Although some combination of implicit and explicit data is typically required for any implementation ( more commonly known as first party and third-party data ), ML efforts are typically not cost-effective right away. This is because optimization requires a strong content repository and data backbone. These approaches, however, should be taken into account as part of the overall plan and may in fact help to speed up the organization’s progress overall. At this point, you will typically work with important stakeholders and product owners to create a profiling model. The profiling model includes a defined process for setting up profiles, profile keys, profile cards, and pattern cards. A multi-faceted approach to profiling which makes it scalable.
Pulling it Together
The cards serve as a starting point for an inventory of sorts ( we offer blanks for you to customize your own ), a set of potential levers and motivations for the personalization activities you aspire to deliver, but they are more valuable when grouped together.
One can begin to trace the entire course of a card’s “hand” from leadership focus down to a strategic and tactical execution.
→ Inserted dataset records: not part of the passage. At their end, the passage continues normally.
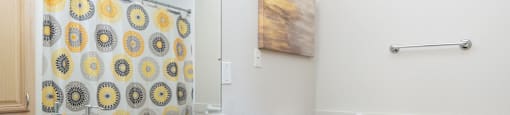 A bathroom with a toilet, sink, and a mirror.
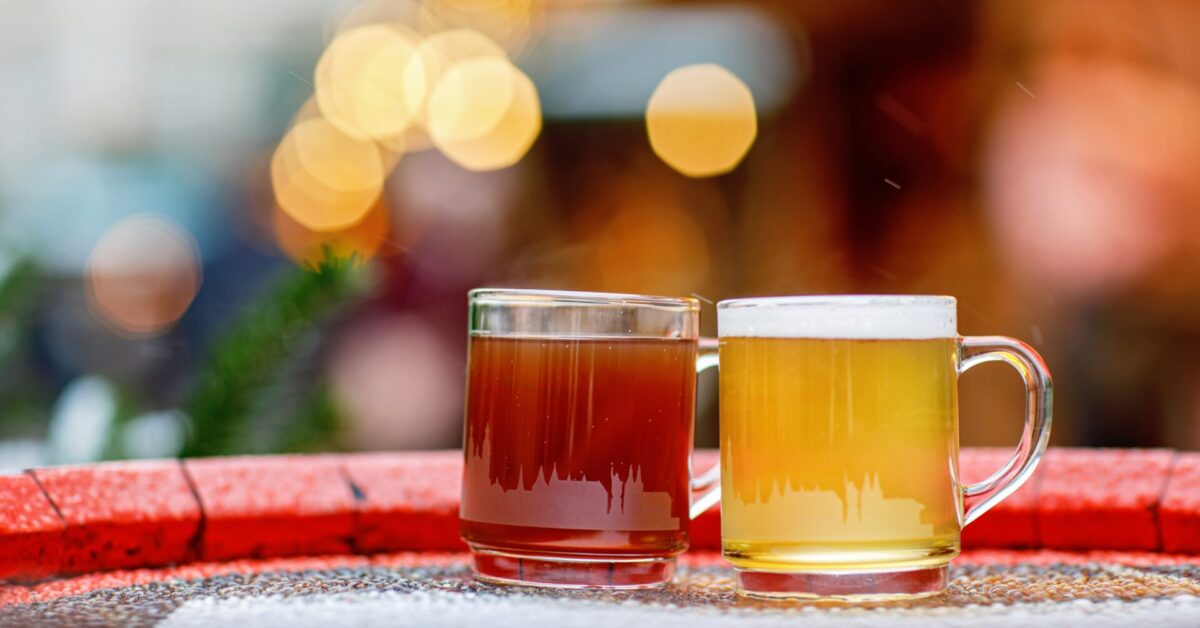 Two,Glasses,Mugs,With,Red,And,White,Mulled,Wine,On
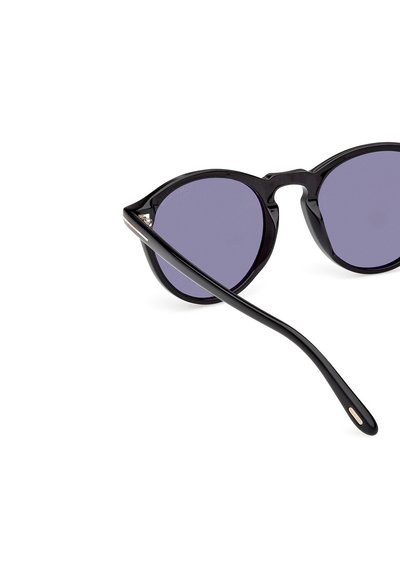 Ochelari de soare negri cu rame rotunde, lentile violet și o finisare lustruită, elegantă. Brațele au un accent subtil de aur.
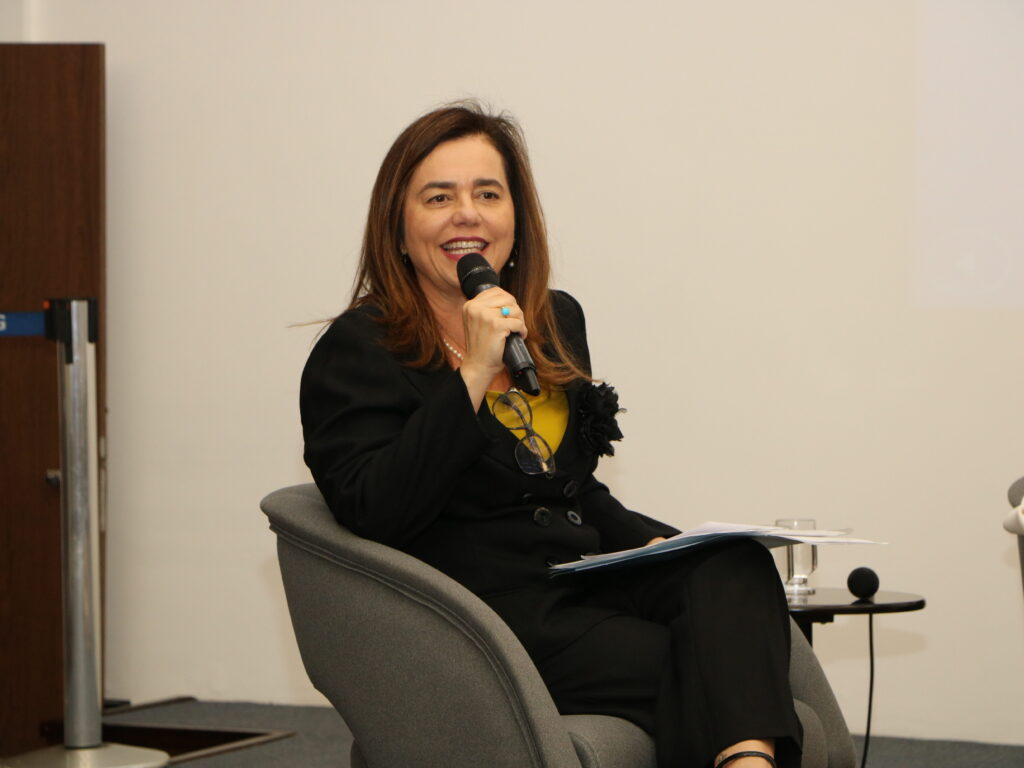 Fotografia colorida de uma mulher com trajes formais de cor preta falando ao microfone. Legenda: Desembargadora federal Mônica Sifuentes.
It serves as the foundation for the workshops that both co-authors have conducted to build a program backlog, which would make a good article topic.
In the meantime, it is important to note that each colored class of cards is helpful in understanding the range of options that you might have, as well as making specific choices about who will be made these decisions: where, when, and how.
Lay Down Your Cards
Any sustainable personalization strategy must consider near, mid and long-term goals. There is simply no “easy button” where a personalization program can be installed and run without waiting for any meaningful results, even with the market leader CMS platforms like Sitecore and Adobe or the most innovative composable CMS DXP available today. That said, there is a common grammar to all personalization activities, just like every sentence has nouns and verbs. These cards attempt to map that territory.